We greatly enjoyed its unique beauty.
Our group spent half a day exploring the bay on our own boat.
Unfortunately, the day was cool and overcast, but that could not dull the magnificent scenery.
We moored and explored several islands. In one we climbed high, only to descend into a spectacular cave.
We were given lunch, dinner and breakfast on the boat. Like everything else we ate in SE Asia, the food was great. Our room was fairly basic, but unlike some hotels, had a heater.
Two travelmates, Gavin and Tom, woke early and dove into the bay and swam around our boat.
After dinner that evening I spoke with our tour leader Hue about contemporary life in Vietnam, which proved most interesting; I wrote a little about this in a previous entry.

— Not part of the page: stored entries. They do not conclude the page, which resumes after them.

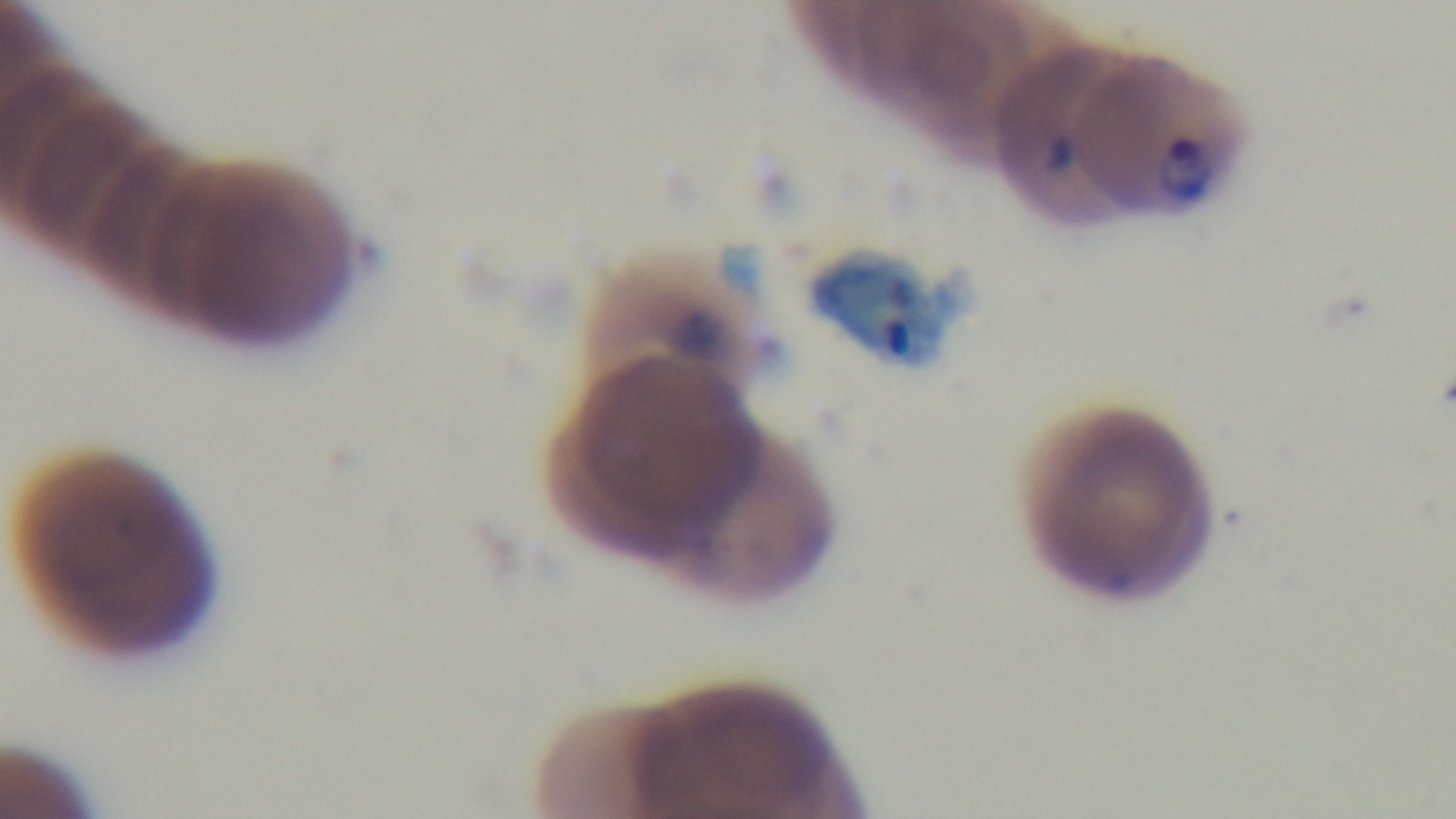
objective = 100x oil immersion
stain = Giemsa
preparation = thin smear
field of view = one from the slide
modality = light microscopy
malaria status = positive
capture = mounted 4K digital camera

She spoke about a natural tendency to prudence and sexual ignorance among the Vietnamese, which may or may not lead towards the high birth rate they’re currently experiencing. She also added that yes, they pay taxes; yes, they can vote for representatives to the national government (who then go on to pick a president); they don’t trust banks: her mother recently purchased a nice Japanese sedan with cash; they do not receive national healthcare, which I thought odd for a communist country. They’re also very superstitious. Hue herself was just finishing a year of very bad luck, and had high hopes for the new lunar new year, Tet, which was fast approaching. (The locals pronounce it as dut.) It is now the year of the rat. There was no shortage of rat- and mouse-themed New Year decorations available for purchase. And plants and beautiful flowers, which are very auspicious.